[SUPPLIED DATA — start]
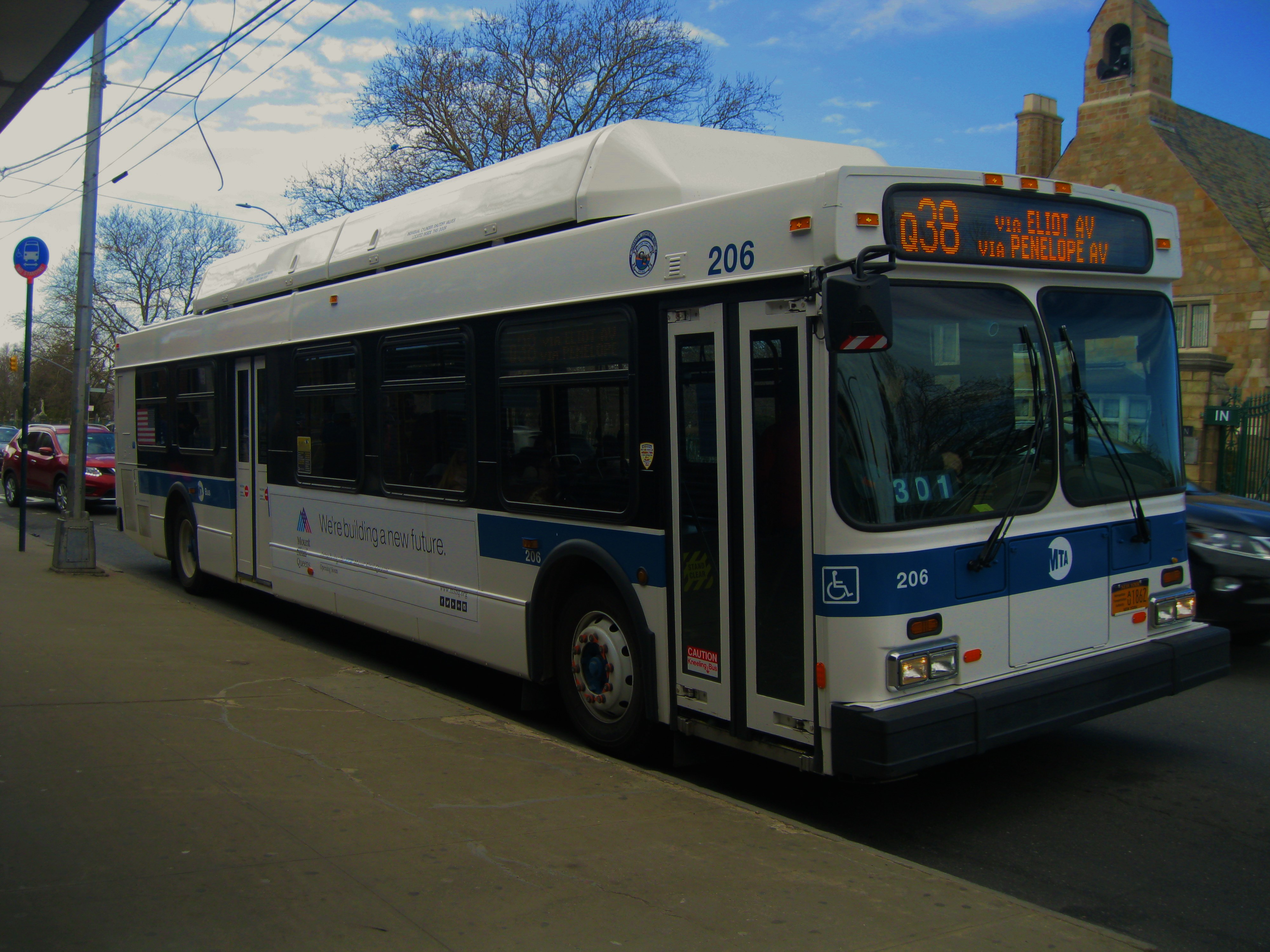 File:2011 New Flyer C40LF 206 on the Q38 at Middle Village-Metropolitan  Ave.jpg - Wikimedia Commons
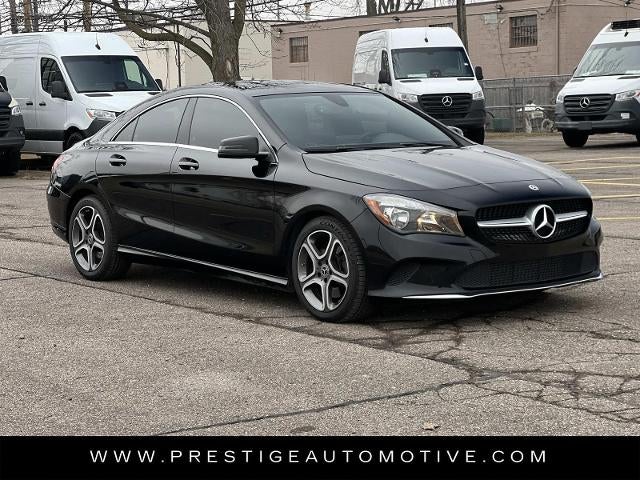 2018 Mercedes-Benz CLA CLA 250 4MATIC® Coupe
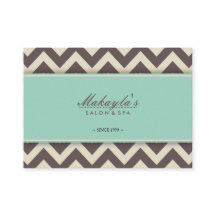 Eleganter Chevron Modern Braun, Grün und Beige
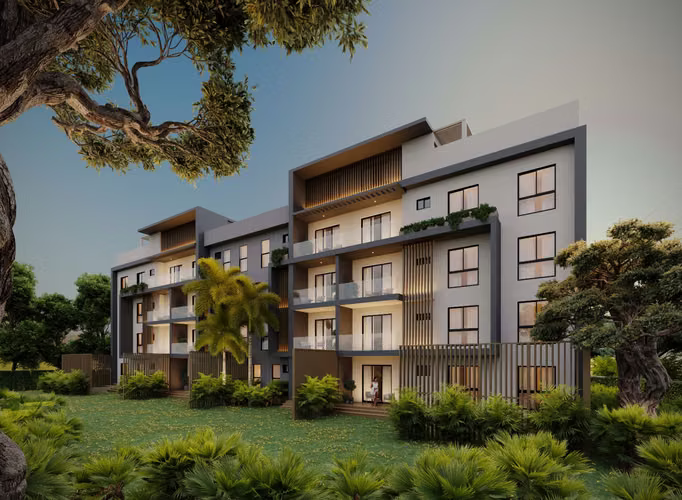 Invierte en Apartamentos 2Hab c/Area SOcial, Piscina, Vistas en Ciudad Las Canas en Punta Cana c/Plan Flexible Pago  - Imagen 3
[SUPPLIED DATA — finish]
WHAT IS NEEDED:
Everything in the data except the pictures should be restated word for word.

ANSWER TO THE EXERCISE:
 File:2011 New Flyer C40LF 206 on the Q38 at Middle Village-Metropolitan  Ave.jpg - Wikimedia Commons
 2018 Mercedes-Benz CLA CLA 250 4MATIC® Coupe
 Eleganter Chevron Modern Braun, Grün und Beige
 Invierte en Apartamentos 2Hab c/Area SOcial, Piscina, Vistas en Ciudad Las Canas en Punta Cana c/Plan Flexible Pago  - Imagen 3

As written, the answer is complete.